The reality of today’s job market is whether you’re a new grad or a mid-level professional, you’re lucky to get a quick skim read the first time around by a recruiter or hiring manager. For many, the process of boiling down your blood, sweat and tears into something that can fit onto one or two pages can be frustrating, overwhelming and intimidating. The result? A resume that is tough to digest quickly and that doesn’t convey how you are well-suite for the role. It’s a tall order — which means it’s more than OK to get help writing a resume.
The Vacation Research Analogy
Today’s resume reading can be compared to selecting a vacation property. When choosing how to spend your precious R&R –– do you look for the number of hotel rooms available, the location of the fire exit and the list of all the menu items included in room service? Hardly.
You look at the big picture. Does the destination have the amenities you enjoy? Do lodgings meet your standards? Is the resort in appealing surroundings? If the print or digital brochure ticks the right boxes, you’re likely to make the resort a serious contender.
FOOD FOR THOUGHT: Vacation research is akin to resume and LinkedIn reading. In both, the big picture, and not the fine print, is what makes you give it serious thought after an initial review.
Transforming Your Career Blueprint into a Big Picture Brochure
Translating the big picture to a resume and your LinkedIn means focusing on your achievements. If you’re in sales, work for a company that tracks your stats and had a banner year, outlining the big picture is fairly easy (and may not need as much help writing a resume). Show your stats and rankings and voila! You have an achievement-focused resume that shows the reader how you can help them.
FOOD FOR THOUGHT: If you work directing teams that span operations, marketing, administration, HR or perhaps finance – you must dig deeper as results are often hidden in plain sight.
Quantifying for The Big Picture (aka how to quantify results when not in Sales)?

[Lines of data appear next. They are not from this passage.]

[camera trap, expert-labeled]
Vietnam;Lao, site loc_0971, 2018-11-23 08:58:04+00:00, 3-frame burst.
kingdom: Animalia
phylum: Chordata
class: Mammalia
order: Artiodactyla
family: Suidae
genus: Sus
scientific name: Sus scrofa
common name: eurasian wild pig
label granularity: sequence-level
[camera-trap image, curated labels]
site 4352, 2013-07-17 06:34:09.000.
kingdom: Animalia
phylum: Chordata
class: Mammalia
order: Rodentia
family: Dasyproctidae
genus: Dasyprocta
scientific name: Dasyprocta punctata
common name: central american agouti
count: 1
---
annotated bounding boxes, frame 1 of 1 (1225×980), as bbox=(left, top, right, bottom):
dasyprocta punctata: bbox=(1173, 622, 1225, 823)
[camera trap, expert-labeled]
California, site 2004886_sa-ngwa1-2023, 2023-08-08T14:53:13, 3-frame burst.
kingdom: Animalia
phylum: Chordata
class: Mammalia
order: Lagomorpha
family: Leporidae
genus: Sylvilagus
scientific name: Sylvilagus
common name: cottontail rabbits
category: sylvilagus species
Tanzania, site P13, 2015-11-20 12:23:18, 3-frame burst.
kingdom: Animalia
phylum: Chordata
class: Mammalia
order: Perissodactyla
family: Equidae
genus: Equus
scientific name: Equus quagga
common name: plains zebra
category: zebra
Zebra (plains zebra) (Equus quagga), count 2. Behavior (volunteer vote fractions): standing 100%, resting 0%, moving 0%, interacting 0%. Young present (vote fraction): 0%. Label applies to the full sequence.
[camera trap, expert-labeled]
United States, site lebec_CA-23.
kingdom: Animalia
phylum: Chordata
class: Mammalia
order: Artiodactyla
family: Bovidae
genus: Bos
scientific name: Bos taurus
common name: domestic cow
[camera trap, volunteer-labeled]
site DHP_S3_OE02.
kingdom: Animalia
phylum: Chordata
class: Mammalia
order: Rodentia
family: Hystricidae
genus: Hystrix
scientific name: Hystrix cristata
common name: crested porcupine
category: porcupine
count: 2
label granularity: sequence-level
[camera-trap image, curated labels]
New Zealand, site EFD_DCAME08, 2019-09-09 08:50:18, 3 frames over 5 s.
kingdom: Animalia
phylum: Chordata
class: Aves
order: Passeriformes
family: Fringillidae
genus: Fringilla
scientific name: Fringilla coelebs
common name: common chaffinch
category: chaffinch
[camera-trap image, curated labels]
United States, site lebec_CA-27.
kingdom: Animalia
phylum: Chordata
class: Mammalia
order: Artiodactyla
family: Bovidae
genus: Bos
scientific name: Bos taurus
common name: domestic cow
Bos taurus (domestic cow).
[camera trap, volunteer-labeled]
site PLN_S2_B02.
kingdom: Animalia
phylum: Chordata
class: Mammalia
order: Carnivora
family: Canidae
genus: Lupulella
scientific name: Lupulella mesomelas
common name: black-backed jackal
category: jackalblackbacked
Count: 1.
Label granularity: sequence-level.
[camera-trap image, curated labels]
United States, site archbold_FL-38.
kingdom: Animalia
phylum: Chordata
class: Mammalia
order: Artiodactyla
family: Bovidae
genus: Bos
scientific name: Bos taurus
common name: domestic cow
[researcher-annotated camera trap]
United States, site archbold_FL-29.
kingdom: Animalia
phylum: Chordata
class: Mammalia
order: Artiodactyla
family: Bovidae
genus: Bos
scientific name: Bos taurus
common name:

Just because you’re not in sales, or your role doesn’t seem directly tied to the company’s revenue, doesn’t mean you don’t have quantifiable or measurable results. Below are 5 questions to get you thinking about measuring your success.
#1 What Makes Me Proud?
When and if you walk out the door, what you are proudest of? 9 times out of 10, a resume specialist will lead with this response.
Did you stop your organization from losing money, get the same amount done with fewer people or build a strong network across an organization? Maybe you developed your team to the point where they operate exceptionally well without you?
These are all noteworthy achievements that give the reader a sense of how you can make a difference in your next role.
#2 Did I Save Money?
Saving money is often just as important as bringing money to the table.
If you negotiated discounts, identified financial discrepancies or reworked a process so that less money is spent – you can articulate the achievement by calculating the savings in either dollar figures or percentages.
#3 Did I Save Time?
Time savings is a huge value-add to companies looking to increase their operational efficiency.
Did you rework a process that used to take days and now takes hours? Did you introduce a new methodology or bring automation to a team or process that shaves hours off a task? Spell these out to quantify the savings.
#4 Are People Happier Because of Me?
When morale is suffering and retention levels are on the decline, readers will take note if your talent lies in transforming a culture or retaining clients, customers or employees.
Take a stab at quantifying happiness by seeing how many people or customers stayed, or look at satisfaction scores if available and see if there is a measurable uptick.
If you can somehow measure morale or customer satisfaction, you’ve got a quantifiable achievement worth putting down on your resume.
#5 Did I Contribute to Improving my Company’s Circumstances
It may be hard to determine the impact of your individual contribution to the company on a large scale. Take a look at your company’s growth (revenue, market share, associate) during your tenure. Did your company survive where competition failed or did it stem the bleeding?
Noting your part of the team effort that contributed to the achievement will show your role in the big picture.
Writing with a “Brochure Frame of Mind”
These questions are a great way to get the creative juices flowing, and to give you help writing a resume that reads like a marketing brochure.